Similarly, more persons are also opting to collect remittances using the JN Money Transfer Card Miss Kow says. The card, introduced in 2004 by JNBS in partnership with JNMS, has become a boon to recipients, in Jamaica. It allows recipients to access funds received via money transfers using a debit-like electronic card at ABMs; to make purchases at point-of-sale terminals; and access merchant discounts.

The card, which is offered to only remittance recipients in Jamaica, is free to customers and can be used without charge at JNBS’ 54 ABM locations in Jamaica.

“We have seen an 80 percent increase in persons registering for the card in the past year alone; and, similarly, there has been a significant growth in the usage of the card to access money transfers,” Miss Kow said.

She also noted that there was an average increase of 16 percent in funds sent to the card from overseas for the June to August period this year, when compared to the same period in 2012. There was also an average eight percent increase in persons who used the cards to send funds across the island.

“This is not a new technology to us; but, it is still unique and provides an opportunity for JNMS to create a more efficient platform for remittance distribution,” she stated, explaining that, “the card is still the only technology of its type being used by a money transfer company, locally.”

Speaking to the security provided by the card, Miss Kow said, “We recognise that we live in an environment, which requires us to not only send funds in real time; but, also, to enable recipients to access funds on demand, in a secure, cashless context.”

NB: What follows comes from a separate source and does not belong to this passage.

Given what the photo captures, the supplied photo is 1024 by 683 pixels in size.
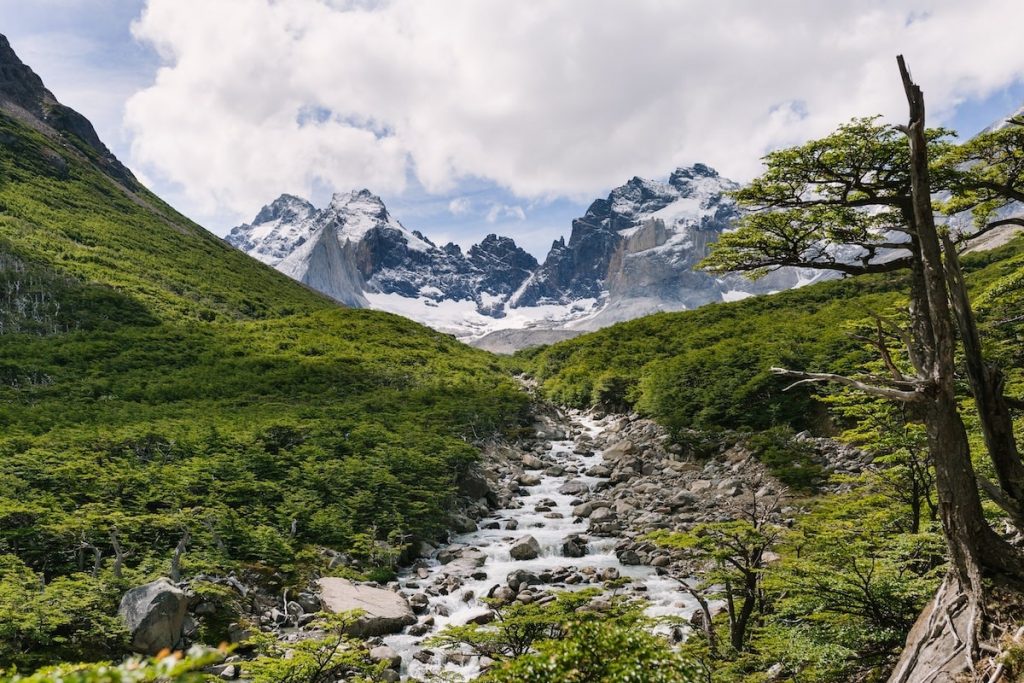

In addition, persons in Jamaica may also use the card to gain special discounts of up to 20 percent from more than 100 merchant locations across the island, including at select pharmacies, supermarkets, restaurants, and motor vehicle parts and service providers and a host of other merchants.

Miss Kow further revealed that starting January 2014 persons wishing to conduct face to face remittance transactions at JN locations will need to visit any of the 17 JN MoneyShops operated by JNBS across Jamaica, as JNBS will discontinue bill payments and remittance services at its branches.

And, Miss Kow says persons may also continue to collect their JN Money Transfers at all other 78 JN Money Transfer Agents such as Courts furniture stores, COK and several other credit unions across the island.

“JNBS in its drive to improve efficiency in its banking halls will offer remittance services only at JN MoneyShops, which offer more flexible opening hours; but, with the JN Money Transfer Card customers will have the option to access their money at their convenience,” Miss Kow said, pointing out that there is a growing move by remittance companies to use information and communication technology to improve remittance distribution.

Some JN Money Transfer customers, such as Ann-Marie Wisdom of Alexandria, a rural community in St. Ann, have already fully adapted to the cashless approach to remittance collection. She receives her money transfers using only her JN Money Transfer Card, noting that the card is not only convenient, but provides her with a sense of security.

“It’s good. I don’t have to walk with cash and because of the time we are now living in, it makes things much easier,” she said. “I simply use my card at the stores where I shop and at the supermarket,” she added, noting that she has been using her card for more than four years.

“We are constantly being exposed to new technologies, and we need to encourage more people to adapt to the use of it,” Miss Kow affirmed, “And, although the JN Money Transfer Card is not a new technology, it’s a step ahead of where we are now with the distribution of remittances in Jamaica; and it will help to prepare us to accept newer technologies, which are on the horizon,” Miss Kow affirmed.

“Technology is a reality and adopting it improves our lives rather than creating inconveniences,” she affirmed.